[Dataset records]
## START

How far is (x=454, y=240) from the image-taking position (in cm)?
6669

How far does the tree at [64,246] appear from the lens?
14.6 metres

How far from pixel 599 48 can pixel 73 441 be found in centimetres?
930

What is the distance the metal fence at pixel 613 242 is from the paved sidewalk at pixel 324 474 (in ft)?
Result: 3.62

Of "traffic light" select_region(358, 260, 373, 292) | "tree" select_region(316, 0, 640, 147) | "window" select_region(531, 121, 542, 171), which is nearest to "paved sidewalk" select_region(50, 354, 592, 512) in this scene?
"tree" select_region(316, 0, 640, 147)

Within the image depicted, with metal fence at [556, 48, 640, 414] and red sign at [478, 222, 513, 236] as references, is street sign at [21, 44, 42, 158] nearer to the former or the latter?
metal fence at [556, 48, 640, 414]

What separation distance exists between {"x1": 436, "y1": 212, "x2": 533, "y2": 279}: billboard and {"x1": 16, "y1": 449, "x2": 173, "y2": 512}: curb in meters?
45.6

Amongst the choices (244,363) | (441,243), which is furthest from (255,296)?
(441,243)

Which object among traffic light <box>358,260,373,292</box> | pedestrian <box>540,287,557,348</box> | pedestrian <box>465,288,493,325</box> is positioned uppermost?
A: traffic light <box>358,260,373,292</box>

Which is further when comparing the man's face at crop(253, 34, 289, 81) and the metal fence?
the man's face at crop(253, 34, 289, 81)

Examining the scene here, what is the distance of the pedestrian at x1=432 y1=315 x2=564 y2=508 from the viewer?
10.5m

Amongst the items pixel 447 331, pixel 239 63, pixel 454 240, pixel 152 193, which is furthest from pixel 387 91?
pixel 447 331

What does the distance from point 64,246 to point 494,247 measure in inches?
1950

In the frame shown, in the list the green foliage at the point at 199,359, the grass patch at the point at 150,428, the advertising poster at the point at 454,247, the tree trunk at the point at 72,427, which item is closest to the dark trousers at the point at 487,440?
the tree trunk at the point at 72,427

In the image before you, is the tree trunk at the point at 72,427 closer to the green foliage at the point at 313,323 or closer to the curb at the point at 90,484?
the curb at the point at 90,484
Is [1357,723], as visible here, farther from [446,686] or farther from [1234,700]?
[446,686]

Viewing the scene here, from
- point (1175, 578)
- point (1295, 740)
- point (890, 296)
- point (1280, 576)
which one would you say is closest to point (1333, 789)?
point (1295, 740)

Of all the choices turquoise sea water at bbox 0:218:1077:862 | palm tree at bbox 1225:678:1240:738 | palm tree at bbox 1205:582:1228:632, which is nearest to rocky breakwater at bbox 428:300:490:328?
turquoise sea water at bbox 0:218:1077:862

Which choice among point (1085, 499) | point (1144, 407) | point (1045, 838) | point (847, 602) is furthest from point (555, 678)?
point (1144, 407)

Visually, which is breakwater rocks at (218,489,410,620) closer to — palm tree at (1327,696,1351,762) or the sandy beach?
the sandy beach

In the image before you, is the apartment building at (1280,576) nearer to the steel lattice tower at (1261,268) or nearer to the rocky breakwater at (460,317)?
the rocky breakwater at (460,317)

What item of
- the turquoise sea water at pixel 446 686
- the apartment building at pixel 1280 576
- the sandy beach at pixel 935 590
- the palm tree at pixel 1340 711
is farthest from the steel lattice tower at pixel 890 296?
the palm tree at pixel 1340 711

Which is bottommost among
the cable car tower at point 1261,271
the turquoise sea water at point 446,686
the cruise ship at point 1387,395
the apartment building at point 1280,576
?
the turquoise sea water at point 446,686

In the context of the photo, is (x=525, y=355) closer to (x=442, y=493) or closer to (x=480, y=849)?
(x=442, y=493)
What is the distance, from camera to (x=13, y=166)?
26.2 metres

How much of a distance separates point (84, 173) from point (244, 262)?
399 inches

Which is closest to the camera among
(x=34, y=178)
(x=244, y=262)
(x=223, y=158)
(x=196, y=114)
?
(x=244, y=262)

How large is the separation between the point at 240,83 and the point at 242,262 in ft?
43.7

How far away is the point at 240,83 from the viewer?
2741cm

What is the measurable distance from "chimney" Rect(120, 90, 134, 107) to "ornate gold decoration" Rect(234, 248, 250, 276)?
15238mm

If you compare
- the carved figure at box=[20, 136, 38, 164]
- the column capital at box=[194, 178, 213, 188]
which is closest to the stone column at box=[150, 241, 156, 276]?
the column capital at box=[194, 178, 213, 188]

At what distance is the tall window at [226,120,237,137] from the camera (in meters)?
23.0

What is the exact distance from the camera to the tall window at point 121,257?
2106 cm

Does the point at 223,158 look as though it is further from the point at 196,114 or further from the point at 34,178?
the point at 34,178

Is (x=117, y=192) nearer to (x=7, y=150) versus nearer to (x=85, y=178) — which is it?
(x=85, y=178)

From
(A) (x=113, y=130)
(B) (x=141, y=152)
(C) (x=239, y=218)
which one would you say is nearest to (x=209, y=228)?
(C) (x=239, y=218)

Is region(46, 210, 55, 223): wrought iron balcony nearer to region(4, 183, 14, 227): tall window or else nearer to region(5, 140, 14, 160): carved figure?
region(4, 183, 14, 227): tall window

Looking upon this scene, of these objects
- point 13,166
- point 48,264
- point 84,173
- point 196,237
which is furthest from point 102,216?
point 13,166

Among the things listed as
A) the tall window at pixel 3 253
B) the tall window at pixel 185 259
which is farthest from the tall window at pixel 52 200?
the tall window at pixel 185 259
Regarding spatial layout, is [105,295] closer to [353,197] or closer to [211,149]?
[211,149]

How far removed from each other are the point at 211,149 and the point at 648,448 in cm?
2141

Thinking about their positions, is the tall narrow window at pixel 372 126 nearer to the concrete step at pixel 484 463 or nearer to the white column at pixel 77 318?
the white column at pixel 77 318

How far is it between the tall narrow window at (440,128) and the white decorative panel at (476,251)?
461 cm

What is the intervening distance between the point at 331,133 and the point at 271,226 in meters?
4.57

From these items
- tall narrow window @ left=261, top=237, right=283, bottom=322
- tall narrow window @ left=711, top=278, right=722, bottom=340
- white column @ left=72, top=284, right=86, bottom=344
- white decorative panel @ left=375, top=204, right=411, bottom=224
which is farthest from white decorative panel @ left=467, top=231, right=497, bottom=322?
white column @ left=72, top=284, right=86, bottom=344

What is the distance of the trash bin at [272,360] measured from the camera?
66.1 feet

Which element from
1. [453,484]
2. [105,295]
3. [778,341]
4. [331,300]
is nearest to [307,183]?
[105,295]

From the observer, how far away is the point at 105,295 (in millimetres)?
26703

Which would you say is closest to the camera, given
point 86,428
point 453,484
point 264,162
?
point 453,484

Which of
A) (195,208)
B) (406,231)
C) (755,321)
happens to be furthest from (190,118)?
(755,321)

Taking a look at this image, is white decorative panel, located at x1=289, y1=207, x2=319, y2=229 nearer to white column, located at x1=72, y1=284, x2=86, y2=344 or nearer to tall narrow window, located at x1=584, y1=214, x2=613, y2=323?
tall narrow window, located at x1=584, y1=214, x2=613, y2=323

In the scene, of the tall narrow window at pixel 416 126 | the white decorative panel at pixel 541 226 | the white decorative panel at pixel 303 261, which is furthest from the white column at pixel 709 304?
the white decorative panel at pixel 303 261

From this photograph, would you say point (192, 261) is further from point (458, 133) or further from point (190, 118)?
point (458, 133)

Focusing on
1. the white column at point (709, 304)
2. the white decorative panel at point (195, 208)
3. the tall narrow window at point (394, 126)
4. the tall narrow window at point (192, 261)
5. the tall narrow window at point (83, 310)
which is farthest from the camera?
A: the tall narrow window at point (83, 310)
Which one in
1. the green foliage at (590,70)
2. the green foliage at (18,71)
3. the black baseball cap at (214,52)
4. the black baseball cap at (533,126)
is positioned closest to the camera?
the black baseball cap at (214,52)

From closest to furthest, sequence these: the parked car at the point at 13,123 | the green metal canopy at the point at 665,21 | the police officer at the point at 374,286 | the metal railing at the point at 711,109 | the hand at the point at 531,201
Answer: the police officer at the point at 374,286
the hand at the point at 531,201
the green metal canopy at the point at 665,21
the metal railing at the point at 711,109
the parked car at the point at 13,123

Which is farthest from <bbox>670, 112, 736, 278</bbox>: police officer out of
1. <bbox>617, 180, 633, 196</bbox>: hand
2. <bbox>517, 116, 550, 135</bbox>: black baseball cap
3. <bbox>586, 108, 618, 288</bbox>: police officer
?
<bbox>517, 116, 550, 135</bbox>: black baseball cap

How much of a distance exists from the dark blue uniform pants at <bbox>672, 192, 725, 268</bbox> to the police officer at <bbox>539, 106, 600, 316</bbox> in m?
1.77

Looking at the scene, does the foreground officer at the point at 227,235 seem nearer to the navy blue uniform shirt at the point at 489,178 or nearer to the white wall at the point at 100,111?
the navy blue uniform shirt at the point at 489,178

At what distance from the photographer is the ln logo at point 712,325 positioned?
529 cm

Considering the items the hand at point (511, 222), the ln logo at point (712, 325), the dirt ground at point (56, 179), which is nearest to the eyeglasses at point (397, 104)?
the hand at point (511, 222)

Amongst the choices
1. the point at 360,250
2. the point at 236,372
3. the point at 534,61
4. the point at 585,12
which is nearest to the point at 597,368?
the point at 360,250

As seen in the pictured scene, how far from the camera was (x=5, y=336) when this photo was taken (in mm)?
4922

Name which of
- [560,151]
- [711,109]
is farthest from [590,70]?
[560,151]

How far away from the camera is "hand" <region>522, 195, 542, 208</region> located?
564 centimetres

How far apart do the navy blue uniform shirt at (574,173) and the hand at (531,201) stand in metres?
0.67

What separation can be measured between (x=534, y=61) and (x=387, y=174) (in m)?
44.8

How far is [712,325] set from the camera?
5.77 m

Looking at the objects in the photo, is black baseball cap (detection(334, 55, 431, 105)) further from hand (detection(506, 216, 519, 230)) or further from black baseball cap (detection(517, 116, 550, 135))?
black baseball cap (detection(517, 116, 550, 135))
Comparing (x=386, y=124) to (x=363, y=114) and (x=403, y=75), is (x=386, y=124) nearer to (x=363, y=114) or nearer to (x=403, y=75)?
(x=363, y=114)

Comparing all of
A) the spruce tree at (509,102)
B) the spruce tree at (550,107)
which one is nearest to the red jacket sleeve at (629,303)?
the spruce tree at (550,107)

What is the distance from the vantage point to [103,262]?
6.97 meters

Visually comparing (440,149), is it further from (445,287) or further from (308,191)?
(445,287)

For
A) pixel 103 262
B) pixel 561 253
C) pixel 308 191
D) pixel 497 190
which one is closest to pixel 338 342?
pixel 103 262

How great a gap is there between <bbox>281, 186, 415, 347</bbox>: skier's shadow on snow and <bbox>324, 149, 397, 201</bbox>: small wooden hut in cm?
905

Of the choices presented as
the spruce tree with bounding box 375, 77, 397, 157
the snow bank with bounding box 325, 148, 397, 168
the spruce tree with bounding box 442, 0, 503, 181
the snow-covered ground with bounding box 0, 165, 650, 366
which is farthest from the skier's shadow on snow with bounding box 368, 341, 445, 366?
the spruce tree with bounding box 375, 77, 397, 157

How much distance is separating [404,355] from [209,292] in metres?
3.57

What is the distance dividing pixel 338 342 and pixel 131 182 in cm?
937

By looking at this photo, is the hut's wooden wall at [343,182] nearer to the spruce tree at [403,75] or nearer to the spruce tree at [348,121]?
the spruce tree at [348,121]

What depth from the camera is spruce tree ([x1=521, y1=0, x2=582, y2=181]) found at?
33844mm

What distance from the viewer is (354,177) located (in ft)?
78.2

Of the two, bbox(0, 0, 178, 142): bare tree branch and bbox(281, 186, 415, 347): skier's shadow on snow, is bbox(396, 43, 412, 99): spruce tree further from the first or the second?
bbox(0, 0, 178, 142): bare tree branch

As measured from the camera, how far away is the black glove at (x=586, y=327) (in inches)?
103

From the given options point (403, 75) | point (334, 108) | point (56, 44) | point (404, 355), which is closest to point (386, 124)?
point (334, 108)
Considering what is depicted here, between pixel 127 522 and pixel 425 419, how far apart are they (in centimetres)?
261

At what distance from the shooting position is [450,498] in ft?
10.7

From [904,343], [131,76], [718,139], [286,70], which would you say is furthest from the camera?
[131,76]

## END

CHALLENGE:
Return every line of the records above that contains the string "measured", treating uppercase and lowercase as distinct.

SOLUTION TO THIS EXERCISE:
What is the distance of the trash bin at [272,360] measured from the camera?
What separation can be measured between (x=534, y=61) and (x=387, y=174) (in m)?
As measured from the camera, how far away is the black glove at (x=586, y=327) (in inches)?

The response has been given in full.